_WHAT TO PRODUCE_
The line containing "What is the distance from the" marks the start of the required copy, which runs to the final line of the entries; return those lines exactly, without any pictures.

_STORED ROWS_

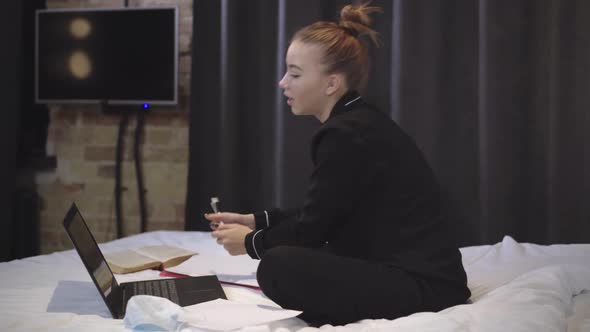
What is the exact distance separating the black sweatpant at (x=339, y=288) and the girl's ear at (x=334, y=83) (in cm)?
44

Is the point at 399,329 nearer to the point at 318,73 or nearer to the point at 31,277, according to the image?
the point at 318,73

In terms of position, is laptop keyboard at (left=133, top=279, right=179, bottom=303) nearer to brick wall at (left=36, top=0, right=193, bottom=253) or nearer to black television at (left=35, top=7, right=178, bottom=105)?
black television at (left=35, top=7, right=178, bottom=105)

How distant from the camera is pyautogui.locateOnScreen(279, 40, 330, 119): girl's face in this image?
52.9 inches

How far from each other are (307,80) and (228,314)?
0.60 m

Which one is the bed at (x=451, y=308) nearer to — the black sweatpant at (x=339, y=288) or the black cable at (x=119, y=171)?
the black sweatpant at (x=339, y=288)

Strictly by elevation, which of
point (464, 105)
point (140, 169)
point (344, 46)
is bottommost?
point (140, 169)

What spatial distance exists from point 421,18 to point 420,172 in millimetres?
1352

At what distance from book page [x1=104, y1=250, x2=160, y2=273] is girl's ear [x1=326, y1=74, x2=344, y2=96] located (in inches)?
23.6

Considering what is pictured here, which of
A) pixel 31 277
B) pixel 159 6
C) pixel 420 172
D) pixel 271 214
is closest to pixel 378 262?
pixel 420 172

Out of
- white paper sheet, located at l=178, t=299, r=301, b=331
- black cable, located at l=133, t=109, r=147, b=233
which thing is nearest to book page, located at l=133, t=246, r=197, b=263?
white paper sheet, located at l=178, t=299, r=301, b=331

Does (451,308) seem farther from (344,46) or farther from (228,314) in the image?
(344,46)

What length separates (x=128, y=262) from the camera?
141 cm

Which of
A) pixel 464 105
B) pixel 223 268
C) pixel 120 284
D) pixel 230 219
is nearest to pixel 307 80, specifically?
pixel 230 219

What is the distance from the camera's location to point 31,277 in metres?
1.30
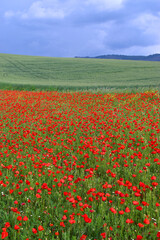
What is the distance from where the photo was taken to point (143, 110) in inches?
416

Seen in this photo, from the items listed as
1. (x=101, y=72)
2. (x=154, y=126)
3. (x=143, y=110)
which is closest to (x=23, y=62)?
(x=101, y=72)

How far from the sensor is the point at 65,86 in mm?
24047

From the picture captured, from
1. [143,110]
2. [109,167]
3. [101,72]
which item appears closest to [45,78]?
[101,72]

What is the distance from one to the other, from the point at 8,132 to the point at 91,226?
5347mm

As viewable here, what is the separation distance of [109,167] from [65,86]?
19.9 m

_CORRECT RESPONSE_
What is the distance from the camera's location to point 31,277 in metres?
1.30
What is the distance from where the photo was taken to point (143, 110) in inches?
416

Seen in this photo, from the items listed as
1. (x=101, y=72)
2. (x=154, y=126)
3. (x=143, y=110)
which is closest to (x=23, y=62)?
(x=101, y=72)

How far from the sensor is the point at 65,86 in mm?
24047

From the picture captured, from
1. [143,110]
2. [109,167]
3. [101,72]
which item appears closest to [45,78]?
[101,72]

What is the distance from one to the other, from the point at 8,132 to the point at 91,226?
5347mm

As viewable here, what is the separation distance of [109,167] from [65,86]?
19.9 m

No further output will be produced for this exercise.